Definida pelo presidente Jair Bolsonaro como uma ação para “tirar o Estado do cangote” dos empreendedores, a medida provisória (MP) da Liberdade Econômica, assinada na última terça-feira, começará a ter impacto sobre o crescimento e a geração de empregos em dois meses e mostrará resultados significativos em um ano. Essa é a previsão do secretário especial de Desburocratização, Gestão e Governo Digital do Ministério da Economia, Paulo Uebel. Segundo ele, a medida vai facilitar a abertura de negócios de baixo risco e permitir que o poder público possa se concentrar no controle e fiscalização do que realmente pode virar um problema sério, como barragens ou a boate Kiss, onde 242 jovens morreram num incêndio em 2013.
Qual foi o cenário que levou o governo a editar a MP da Liberdade Econômica?
O nosso diagnóstico é que o Brasil vive um cenário de estagnação econômica, recuperação lenta, tem uma das piores cargas tributárias do mundo, uma burocracia altíssima e alta insegurança jurídica. Isso leva a dois resultados bem concretos: altos níveis de corrupção e uma reputação ruim dos governos. O objetivo da MP é estabelecer limites para o governo realmente focar naquilo que é essencial.
Como isso vai ocorrer?
Hoje, muitas áreas do governo não fazem uma análise de matriz de risco para definir o que é baixo, médio ou alto risco. A nossa MP tenta obrigar União, estados e municípios a fazerem essa reflexão e a deixarem aquelas atividades de baixo risco sem ter que passar pelo Estado, sem ter que pedir alvará, licença. O Estado tem que botar seu foco no que tem risco à sociedade.
Quais são os pontos principais da MP?
São 10 pontos básicos. Um deles é a autorização prévia para atividade econômicas de baixo risco. A pessoa continua tendo responsabilidade civil e penal se fizer alguma coisa errada, mas em vez de o governo avaliar previamente, avalia depois. Outro é a possibilidade de trabalhar em qualquer dia da semana ou horário, desde que seja respeitada a legislação trabalhista, a questão do sossego, vizinhança e poluição sonora. A MP permite ainda que os preços flutuem pela lei de oferta e demanda desde que não sejam mercados regulados ou uma situação de emergência ou calamidade pública.
Como é o tratamento dado hoje a negócios de baixo risco?
Hoje, dois cidadãos em situação similar têm duas situações distintas. Mas o Estado não pode tratar uns de um jeito e outro similar de outro jeito. Temos que ter consistência, previsibilidade. Por isso, a MP vincula decisões administrativas. Outro inciso trata da questão da boa fé, da presunção de que as pessoas são honestas até que se prove o contrário. Também estamos criando um sistema para o cidadão provocar o Estado quando houver uma norma atrasada em relação às práticas internacionais.
═══
- **ENUNCIADO**:
Passe para o inglês esta frase da entrevista sobre a MP da Liberdade Econômica: "O Estado tem que botar seu foco no que tem risco à sociedade." A listagem que vem depois do texto não é necessária.

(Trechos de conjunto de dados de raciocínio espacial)
═══
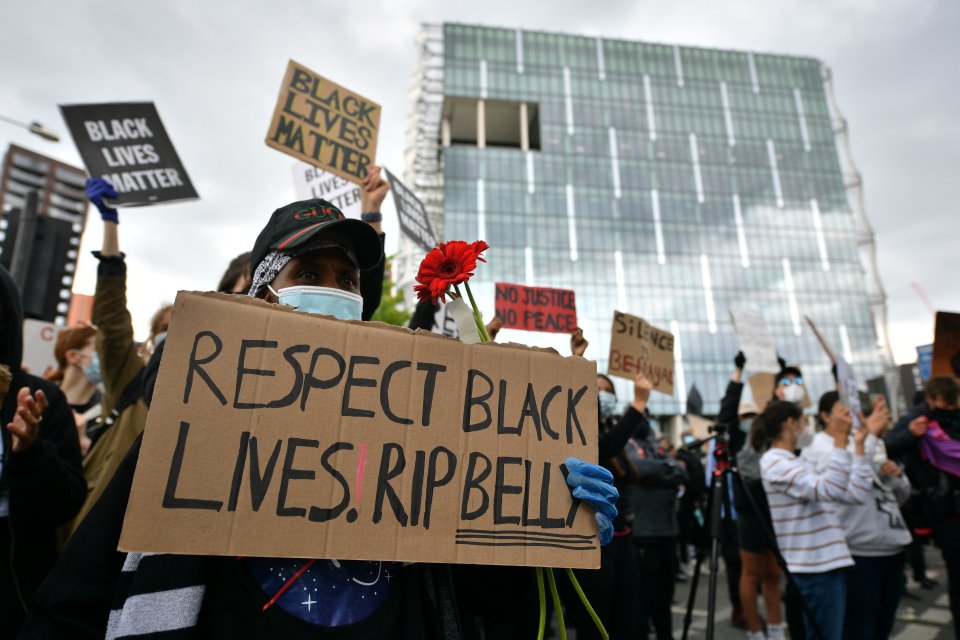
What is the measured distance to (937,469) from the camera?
4.50 metres

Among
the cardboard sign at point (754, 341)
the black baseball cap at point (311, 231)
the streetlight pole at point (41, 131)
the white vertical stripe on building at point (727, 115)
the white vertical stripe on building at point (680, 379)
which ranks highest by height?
the white vertical stripe on building at point (727, 115)

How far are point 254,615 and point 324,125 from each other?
163 inches

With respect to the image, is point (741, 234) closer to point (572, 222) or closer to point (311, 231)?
point (572, 222)

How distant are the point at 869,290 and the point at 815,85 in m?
25.0

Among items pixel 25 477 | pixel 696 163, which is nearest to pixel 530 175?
pixel 696 163

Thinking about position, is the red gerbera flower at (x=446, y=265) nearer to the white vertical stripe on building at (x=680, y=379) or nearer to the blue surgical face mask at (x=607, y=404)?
the blue surgical face mask at (x=607, y=404)

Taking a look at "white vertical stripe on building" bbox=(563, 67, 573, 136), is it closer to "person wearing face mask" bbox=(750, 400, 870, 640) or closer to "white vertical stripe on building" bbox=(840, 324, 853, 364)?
"white vertical stripe on building" bbox=(840, 324, 853, 364)

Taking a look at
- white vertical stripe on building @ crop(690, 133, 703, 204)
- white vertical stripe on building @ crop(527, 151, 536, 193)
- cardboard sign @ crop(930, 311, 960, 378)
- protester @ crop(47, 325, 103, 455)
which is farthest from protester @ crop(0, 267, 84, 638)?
white vertical stripe on building @ crop(690, 133, 703, 204)

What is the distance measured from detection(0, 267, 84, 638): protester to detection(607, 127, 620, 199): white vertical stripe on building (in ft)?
203

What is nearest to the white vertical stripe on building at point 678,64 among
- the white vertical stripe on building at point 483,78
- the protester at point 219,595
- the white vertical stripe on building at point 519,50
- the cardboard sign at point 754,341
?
the white vertical stripe on building at point 519,50

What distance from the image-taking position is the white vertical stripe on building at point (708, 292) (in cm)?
5781

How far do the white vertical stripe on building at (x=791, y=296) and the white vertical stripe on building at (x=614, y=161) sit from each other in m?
19.6

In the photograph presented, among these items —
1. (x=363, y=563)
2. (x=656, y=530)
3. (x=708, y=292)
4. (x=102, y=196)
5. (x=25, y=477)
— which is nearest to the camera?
(x=363, y=563)

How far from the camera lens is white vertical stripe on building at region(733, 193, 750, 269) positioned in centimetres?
6113
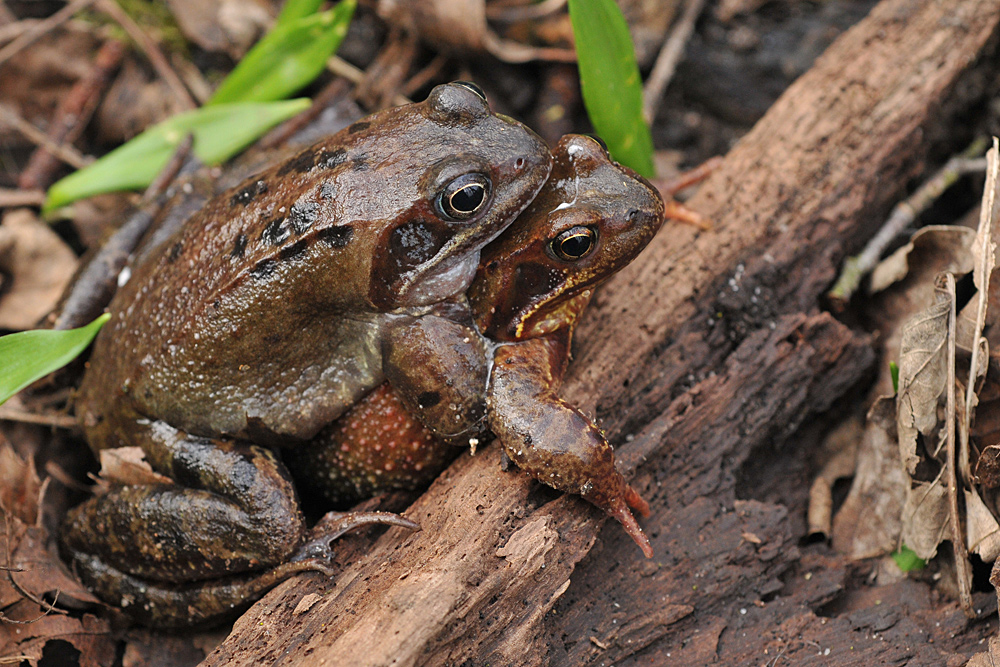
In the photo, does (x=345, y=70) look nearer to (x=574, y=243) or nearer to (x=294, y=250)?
(x=294, y=250)

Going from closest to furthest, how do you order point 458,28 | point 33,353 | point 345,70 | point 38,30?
point 33,353, point 458,28, point 38,30, point 345,70

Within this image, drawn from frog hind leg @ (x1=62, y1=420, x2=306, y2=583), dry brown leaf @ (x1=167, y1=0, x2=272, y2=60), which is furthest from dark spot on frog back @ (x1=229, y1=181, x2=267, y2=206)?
dry brown leaf @ (x1=167, y1=0, x2=272, y2=60)

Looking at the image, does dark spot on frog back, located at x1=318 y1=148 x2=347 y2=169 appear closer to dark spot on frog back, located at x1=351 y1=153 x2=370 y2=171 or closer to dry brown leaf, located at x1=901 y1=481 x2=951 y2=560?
dark spot on frog back, located at x1=351 y1=153 x2=370 y2=171

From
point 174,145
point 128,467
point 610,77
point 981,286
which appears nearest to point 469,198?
point 610,77

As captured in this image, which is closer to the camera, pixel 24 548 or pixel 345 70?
pixel 24 548

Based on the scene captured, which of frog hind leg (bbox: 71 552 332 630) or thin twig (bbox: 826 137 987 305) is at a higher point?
thin twig (bbox: 826 137 987 305)

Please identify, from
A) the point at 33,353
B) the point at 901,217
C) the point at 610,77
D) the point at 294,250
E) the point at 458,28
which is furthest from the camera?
the point at 458,28
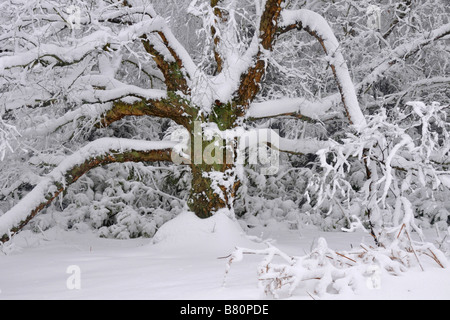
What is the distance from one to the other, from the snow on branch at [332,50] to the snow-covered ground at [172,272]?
1.78m

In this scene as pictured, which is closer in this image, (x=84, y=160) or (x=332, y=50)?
(x=332, y=50)

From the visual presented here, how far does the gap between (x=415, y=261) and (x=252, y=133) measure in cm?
352

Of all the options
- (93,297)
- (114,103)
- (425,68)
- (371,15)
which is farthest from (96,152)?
(425,68)

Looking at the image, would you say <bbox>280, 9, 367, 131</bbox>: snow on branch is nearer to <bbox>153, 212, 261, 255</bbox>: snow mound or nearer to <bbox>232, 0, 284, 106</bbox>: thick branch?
<bbox>232, 0, 284, 106</bbox>: thick branch

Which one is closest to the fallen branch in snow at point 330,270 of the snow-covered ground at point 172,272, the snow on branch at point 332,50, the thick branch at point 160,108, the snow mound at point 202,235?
the snow-covered ground at point 172,272

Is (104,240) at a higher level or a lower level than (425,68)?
lower

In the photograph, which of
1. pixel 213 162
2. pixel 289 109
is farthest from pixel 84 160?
pixel 289 109

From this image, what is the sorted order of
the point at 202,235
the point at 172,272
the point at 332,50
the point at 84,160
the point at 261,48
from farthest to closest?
the point at 84,160
the point at 261,48
the point at 332,50
the point at 202,235
the point at 172,272

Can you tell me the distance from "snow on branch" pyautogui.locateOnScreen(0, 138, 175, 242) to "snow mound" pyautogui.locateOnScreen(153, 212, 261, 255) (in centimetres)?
106

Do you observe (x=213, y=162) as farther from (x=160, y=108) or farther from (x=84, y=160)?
(x=84, y=160)

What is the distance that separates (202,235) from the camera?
5590 millimetres

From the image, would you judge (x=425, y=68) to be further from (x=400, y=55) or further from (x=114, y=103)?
(x=114, y=103)

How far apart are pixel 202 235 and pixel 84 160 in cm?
200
═══
- **RESPOSTA**:
The State has to focus on what poses a risk to society.